I’ve been put off taking AWS Beta exams ever since the 2016 Security Specialty debacle, so when it came to the AWS Certified Machine Learning Specialty Exam (MLS-C01), I decided to wait it out, and I took the ‘real’ exam the first day it was released. In this post, I will go through my thoughts on the exam, and how to pass it.

(* Actually it was the second day, but that sounds less dramatic!)

TL;DR

  • Exam should be called: The AWS Certified Artificial Intelligence (AI), Machine Learning (ML) and Deep Learning (DL) Specialty Exam
  • Around 50% of the exam is focused on pure Machine Learning or Deep Learning
  • While you don’t need a deep understanding of the statistical mathematics and probability behind the subject you need a good working knowledge of the key aspects and be able to do some simple maths
  • AWS’s flagship ML/DL service - AWS SageMaker - is the single most mentioned service in the exam
  • Understand how to architect AWS’s AI API services
  • At times there is a decidedly Big Data feel
  • If you’re comfortable with ML/DL and AWS, this exam is do-able

General Thoughts

Let’s get this out of the way right up front; The AWS Certified Machine Learning Specialty Exam should actually be called The AWS Certified Artificial Intelligence (AI), Machine Learning (ML) and Deep Learning (DL) Specialty Exam. More verbose (to say the least) but it would be accurate.

Naming aside, this is still unlike any of the other AWS exams…

At the time of writing, each of the other AWS exams focuses on - as you would expect - the AWS services within the subject area of the exam. This includes the Specialty exams which focus on a deep level of knowledge in their respective areas, Networking, Big Data and, Security but primarily through AWS services and AWS ethos.

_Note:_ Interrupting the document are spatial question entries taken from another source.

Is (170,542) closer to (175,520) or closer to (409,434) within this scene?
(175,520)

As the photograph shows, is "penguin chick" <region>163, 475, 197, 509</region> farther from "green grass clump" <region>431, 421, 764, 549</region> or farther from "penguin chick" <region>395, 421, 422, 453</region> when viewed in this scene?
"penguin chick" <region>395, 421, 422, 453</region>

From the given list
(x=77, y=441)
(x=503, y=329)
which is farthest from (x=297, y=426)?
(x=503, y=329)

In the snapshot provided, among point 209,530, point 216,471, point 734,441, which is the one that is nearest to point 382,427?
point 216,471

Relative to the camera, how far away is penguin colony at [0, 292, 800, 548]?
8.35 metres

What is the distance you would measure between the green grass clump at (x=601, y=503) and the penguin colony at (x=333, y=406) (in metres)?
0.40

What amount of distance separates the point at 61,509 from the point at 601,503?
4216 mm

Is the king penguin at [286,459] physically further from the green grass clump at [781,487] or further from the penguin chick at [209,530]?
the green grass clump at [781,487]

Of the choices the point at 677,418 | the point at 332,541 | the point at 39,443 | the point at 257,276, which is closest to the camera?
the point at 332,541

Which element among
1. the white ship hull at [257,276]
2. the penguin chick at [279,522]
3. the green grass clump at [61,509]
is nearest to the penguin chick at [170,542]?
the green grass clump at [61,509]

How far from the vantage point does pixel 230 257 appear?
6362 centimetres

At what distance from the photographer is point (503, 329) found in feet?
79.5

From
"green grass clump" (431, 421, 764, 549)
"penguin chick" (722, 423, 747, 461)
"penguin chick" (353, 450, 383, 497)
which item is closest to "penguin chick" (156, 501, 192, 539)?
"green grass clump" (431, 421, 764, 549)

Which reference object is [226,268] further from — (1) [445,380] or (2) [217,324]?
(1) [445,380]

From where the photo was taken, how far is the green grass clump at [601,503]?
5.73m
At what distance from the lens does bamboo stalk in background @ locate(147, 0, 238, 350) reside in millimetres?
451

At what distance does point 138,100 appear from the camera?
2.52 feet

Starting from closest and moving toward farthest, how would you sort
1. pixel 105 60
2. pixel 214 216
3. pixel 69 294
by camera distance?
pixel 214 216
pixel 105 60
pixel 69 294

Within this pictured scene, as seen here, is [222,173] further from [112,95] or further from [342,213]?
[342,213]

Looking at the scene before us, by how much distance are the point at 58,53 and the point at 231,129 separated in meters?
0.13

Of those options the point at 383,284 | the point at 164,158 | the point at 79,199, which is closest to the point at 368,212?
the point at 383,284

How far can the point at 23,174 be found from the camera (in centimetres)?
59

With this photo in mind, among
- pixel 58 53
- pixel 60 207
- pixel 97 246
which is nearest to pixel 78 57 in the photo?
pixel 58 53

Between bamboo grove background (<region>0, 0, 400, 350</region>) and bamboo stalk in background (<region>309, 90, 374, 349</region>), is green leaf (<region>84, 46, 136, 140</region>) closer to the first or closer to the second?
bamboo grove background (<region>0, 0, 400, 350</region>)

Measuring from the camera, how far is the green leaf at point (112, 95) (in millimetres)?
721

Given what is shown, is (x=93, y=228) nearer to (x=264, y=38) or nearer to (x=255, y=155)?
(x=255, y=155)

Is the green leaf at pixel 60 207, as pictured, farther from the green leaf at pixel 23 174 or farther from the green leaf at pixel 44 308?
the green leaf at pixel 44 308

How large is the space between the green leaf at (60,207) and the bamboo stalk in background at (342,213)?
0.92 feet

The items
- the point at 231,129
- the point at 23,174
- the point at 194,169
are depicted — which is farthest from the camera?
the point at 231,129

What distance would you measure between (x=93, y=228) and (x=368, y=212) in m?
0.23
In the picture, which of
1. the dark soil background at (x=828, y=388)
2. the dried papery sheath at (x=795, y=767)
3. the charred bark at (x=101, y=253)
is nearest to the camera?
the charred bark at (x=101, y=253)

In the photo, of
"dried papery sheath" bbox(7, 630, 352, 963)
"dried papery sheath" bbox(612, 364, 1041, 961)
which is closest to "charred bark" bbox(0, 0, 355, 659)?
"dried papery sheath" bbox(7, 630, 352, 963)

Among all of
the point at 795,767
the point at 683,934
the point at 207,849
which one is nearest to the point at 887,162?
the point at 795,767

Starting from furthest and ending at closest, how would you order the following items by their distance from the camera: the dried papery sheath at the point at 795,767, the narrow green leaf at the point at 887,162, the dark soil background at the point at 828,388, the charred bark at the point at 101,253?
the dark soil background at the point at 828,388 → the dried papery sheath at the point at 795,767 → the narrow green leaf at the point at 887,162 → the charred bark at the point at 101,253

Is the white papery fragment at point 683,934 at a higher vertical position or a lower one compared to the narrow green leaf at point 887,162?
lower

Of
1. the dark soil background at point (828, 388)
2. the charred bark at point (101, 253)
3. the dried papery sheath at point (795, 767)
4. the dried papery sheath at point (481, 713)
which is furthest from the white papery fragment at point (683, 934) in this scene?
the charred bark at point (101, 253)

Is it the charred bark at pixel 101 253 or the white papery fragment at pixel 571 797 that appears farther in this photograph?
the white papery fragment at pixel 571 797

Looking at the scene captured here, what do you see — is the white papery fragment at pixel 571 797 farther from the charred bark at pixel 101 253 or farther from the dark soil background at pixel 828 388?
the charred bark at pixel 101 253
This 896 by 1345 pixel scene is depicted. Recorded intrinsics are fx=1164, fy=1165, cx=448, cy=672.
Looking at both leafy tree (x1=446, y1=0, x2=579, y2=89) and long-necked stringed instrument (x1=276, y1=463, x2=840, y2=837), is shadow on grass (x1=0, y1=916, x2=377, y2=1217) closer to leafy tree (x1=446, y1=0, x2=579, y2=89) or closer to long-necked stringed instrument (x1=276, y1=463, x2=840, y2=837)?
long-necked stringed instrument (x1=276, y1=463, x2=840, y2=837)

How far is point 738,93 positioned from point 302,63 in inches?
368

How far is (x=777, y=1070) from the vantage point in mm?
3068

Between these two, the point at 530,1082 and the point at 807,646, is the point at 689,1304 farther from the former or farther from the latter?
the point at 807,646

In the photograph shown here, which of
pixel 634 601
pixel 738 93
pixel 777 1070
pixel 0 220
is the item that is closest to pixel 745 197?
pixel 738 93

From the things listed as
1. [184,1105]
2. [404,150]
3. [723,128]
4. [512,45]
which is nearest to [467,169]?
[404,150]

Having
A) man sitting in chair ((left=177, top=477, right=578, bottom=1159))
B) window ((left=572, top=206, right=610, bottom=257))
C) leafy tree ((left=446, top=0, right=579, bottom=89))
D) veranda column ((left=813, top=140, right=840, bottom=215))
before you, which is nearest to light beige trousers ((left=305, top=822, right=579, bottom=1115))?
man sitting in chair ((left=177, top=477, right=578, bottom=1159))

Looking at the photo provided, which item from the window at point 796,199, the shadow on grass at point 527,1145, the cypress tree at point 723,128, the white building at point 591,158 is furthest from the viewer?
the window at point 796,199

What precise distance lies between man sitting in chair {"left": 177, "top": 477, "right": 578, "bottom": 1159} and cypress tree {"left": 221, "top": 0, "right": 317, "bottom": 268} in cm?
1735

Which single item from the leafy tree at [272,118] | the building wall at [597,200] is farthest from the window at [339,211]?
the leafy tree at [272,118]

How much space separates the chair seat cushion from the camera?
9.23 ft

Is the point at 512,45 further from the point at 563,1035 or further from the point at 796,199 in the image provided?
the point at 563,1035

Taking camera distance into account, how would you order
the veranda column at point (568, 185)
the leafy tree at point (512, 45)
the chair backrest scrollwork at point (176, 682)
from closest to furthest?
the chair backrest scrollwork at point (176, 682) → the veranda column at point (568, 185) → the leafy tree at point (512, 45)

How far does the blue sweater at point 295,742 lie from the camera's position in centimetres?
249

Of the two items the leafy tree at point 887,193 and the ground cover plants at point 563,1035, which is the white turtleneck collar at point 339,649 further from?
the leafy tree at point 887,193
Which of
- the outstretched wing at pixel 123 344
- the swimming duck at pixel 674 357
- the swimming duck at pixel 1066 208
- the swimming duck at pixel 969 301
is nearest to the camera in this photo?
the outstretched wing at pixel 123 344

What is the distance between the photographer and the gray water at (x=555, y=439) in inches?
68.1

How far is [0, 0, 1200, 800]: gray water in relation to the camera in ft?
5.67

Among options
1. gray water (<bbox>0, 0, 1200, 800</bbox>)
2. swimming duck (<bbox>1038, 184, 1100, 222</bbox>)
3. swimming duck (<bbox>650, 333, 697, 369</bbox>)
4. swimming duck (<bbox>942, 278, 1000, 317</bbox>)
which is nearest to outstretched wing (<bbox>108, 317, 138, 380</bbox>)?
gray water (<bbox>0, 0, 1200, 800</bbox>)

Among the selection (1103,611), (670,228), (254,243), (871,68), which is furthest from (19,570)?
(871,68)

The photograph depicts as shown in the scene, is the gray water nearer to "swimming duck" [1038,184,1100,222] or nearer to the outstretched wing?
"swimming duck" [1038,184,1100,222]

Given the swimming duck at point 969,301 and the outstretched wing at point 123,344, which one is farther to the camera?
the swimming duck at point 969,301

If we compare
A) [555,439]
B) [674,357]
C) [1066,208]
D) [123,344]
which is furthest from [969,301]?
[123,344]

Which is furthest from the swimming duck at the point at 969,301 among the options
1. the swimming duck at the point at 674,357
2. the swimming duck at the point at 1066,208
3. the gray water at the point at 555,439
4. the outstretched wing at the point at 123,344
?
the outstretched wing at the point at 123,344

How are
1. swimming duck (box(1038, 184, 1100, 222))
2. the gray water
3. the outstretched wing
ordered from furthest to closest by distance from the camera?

The AWS Certified Machine Learning Specialty Exam is different, as around 50% of the exam is focused on pure Machine Learning or Deep Learning. This means you could gain a reasonable percentage in this exam with no knowledge of AWS at all. (But you wouldn’t pass!)

Subject Breakdown

(As usual) forget the AWS Exam Guide, here is the breakdown:

Subject Percentage
ML/DL 50%
AWS SageMaker 25%
Other AWS Services 25%

Let’s look into each of these subject areas in more detail:

Machine Learning / Deep Learning

By far the biggest portion of the exam is dedicated to proving your knowledge of ML and DL. While you don’t need a deep understanding of the statistical mathematics and probability behind the subject you need a good working knowledge of the key aspects and be able to do some simple maths.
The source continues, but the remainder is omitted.